How to recognize warning signs of a person who is in a position of power or trust:
- Behaviors of adults who molest include close personal relationships with students, time alone with students, time before or after school with students, time in private spaces with students, flirtatious behavior with students, and off-color remarks in class
- Reemphasize trusting intuition and that a person they like could still hurt them
- Person may be in a position of power, such as an older youth, teacher, coach, parent, sibling, or other relative
- Person shows increased interest in, or isolation of, a youth
- Person gives special attention and gifts to a youth or takes youth on special outings
- Person constantly texts/calls youth
- Person spends more time with youth than adults and tries to be alone with a youth
- Person tries to isolate the youth from his or her friends and/or parents
- Person displays behavior that may make a youth uncomfortable
- Person insists on hugging, touching, kissing, tickling, or holding a youth even when the youth does not want this
- Person shows pictures or videos to a youth that makes him/her uncomfortable
- Person emphasizes secrecy
- Person uses secrecy, blame, or threats to maintain control
What to do if you suspect a friend is being abused:
- Talk to an adult and tell them what you are worried about because they will know how to report to people that can help.

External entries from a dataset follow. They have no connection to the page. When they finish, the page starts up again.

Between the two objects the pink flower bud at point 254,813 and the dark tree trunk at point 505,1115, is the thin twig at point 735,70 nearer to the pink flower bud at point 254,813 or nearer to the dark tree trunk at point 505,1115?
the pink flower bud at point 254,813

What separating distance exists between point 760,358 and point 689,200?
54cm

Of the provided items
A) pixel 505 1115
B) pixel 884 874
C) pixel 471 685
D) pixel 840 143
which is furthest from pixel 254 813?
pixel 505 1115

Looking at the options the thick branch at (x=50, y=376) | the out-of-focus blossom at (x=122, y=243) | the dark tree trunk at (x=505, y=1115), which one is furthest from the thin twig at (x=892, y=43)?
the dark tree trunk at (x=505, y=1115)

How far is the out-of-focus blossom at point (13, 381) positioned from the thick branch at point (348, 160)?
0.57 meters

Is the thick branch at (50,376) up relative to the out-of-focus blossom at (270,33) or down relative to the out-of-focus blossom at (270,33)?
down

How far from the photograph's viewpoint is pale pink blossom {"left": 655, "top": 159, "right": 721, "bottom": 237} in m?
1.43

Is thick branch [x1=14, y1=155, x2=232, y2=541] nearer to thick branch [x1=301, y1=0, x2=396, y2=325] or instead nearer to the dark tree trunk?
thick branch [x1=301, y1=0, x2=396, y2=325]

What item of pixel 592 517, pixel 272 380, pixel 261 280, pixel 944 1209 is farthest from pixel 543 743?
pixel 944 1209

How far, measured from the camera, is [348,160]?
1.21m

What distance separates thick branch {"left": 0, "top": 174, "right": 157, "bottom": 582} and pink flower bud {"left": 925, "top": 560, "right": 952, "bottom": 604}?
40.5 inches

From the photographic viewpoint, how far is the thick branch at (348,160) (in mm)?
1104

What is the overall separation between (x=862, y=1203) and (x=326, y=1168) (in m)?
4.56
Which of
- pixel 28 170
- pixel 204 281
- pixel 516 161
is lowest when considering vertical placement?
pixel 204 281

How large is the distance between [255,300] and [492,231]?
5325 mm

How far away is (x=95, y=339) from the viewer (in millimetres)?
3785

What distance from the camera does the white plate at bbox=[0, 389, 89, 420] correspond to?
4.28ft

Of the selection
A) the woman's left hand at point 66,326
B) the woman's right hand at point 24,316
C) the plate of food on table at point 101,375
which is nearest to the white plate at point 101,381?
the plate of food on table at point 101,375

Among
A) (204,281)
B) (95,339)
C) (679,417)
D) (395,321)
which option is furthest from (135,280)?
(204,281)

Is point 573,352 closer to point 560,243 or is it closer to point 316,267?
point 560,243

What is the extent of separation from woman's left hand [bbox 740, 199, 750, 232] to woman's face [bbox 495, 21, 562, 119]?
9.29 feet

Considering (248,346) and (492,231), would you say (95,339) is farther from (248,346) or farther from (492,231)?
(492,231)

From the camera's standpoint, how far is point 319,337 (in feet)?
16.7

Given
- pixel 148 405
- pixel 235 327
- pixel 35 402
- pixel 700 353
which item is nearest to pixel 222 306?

Tell your own mom, dad, or grandparents so they can help. Talk to a teacher, principal or school counselor so they can help. Talk to a police officer so he/she can help.
- Let your friend know that you care about them and want to help them.
- Let your friend know that it isn’t their fault.
- Listen to what your friend is telling you and believe them.
- Telling an adult who can help about suspected abuse can lead to protecting the person being abused.
- You care about your friend and want him/her to be safe.
- No one deserves to be abused or afraid.